§ **SOURCE EXCERPT**

-*-

Tsuruda Flexes With 20 Track Album Internet Slaps Vol. 2

by Alex Bell

Thomas Tsuruda makes more than albums that have starts, middles, and finishes, he makes a cohesive flow that transforms itself into a story. This tradition is continued with Internet Slaps Volume 2, his 5th full length studio release. To try to use conventional genre-tags to describe this album would be doing it a great disservice, as fitting in a box is exactly what this work aims not to do. Tsuruda’s style ranges vastly from minimalist approaches to complex soundscapes. He incorporates lo-fi hip-hop, trap, freeform bass, and some sounds that are even hard to compare. Some albums feel like an artist took a feeling and ran with it, with that same emotion brewing at the bottom of every individual piece, but this album is more like a day in the life. It has ups, downs, highs, lows, sections that make you want to punch a wall, and portions that make you want to lay in a field basking in sunlight. Even his heaviest tracks have very calm beginnings and ends, almost like a storm passing through.

-*-

§ **DIRECTIONS**
#1 Which musical styles does the album review say Tsuruda incorporates? List every one it names.
#2 Using the album review, decide whether each statement agrees with it, and quote the words that settle each one: (a) Internet Slaps Volume 2 is Tsuruda's fifth full-length studio release. (b) The album contains fifteen tracks. (c) Tsuruda's heaviest tracks start and finish calmly.
Work solely from the album review.

Excerpts from a detection dataset
-*-

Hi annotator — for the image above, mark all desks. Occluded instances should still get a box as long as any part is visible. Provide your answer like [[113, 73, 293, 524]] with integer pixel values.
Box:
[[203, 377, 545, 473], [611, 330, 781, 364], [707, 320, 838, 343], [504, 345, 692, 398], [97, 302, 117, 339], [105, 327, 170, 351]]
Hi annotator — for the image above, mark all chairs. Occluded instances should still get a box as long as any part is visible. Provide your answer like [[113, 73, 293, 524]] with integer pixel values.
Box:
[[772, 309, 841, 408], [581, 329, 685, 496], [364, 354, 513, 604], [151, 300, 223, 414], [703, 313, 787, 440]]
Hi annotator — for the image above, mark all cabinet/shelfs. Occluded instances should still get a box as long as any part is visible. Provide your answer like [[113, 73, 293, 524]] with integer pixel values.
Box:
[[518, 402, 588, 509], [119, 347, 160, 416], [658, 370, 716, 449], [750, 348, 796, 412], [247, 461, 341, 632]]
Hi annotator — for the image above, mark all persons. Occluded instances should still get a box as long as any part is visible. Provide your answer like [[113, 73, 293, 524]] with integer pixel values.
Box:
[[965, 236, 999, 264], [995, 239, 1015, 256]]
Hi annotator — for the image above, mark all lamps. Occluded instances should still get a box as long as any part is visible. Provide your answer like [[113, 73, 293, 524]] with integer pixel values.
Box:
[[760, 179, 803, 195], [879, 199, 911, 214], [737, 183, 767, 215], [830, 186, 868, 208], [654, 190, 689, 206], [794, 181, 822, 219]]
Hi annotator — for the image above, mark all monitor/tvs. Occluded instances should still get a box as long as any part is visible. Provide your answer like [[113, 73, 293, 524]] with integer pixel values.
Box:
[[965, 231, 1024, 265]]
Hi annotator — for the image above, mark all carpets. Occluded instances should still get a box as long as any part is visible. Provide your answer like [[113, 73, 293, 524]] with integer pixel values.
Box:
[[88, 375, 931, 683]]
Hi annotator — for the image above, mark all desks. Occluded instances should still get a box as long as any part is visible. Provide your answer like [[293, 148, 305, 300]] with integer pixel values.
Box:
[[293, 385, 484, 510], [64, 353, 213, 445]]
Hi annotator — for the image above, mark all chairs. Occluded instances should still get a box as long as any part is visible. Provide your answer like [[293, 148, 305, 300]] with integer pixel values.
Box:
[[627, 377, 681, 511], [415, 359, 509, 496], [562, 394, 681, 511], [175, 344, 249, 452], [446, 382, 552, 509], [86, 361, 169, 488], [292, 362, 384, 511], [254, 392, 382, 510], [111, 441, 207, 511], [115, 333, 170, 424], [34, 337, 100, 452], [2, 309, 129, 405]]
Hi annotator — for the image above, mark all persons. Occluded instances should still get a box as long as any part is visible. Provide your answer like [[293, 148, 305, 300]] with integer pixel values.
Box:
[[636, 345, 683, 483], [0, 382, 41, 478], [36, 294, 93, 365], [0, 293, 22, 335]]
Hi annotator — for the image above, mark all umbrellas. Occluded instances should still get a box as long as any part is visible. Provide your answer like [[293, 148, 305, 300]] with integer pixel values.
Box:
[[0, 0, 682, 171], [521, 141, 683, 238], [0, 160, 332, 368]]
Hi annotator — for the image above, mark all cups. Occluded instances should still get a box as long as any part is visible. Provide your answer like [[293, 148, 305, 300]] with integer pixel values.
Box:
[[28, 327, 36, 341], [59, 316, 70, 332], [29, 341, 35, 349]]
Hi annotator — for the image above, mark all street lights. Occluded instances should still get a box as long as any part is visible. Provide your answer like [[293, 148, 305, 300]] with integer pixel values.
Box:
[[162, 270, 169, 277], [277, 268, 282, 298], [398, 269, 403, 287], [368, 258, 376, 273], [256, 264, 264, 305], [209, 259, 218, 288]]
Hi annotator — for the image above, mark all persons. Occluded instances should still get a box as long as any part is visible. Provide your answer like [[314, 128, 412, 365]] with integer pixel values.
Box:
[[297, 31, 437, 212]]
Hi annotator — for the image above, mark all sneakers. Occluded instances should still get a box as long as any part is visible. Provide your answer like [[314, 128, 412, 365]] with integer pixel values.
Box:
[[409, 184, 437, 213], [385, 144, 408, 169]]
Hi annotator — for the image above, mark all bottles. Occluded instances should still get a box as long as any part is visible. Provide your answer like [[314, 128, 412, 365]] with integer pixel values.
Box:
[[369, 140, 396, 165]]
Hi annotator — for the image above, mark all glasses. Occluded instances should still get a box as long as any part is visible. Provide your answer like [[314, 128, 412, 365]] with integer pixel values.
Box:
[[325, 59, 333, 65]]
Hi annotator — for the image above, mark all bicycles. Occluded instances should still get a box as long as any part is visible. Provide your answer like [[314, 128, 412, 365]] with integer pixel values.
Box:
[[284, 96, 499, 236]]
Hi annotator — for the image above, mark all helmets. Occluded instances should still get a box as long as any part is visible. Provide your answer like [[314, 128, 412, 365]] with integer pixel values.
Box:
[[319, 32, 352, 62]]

-*-

§ **RESULTS FOR THE EXERCISE**
#1 Lo-fi hip-hop, trap, and freeform bass.

#2
(a) Yes: "his 5th full length studio release."
(b) No: "20 Track Album."
(c) Yes: "Even his heaviest tracks have very calm beginnings and ends."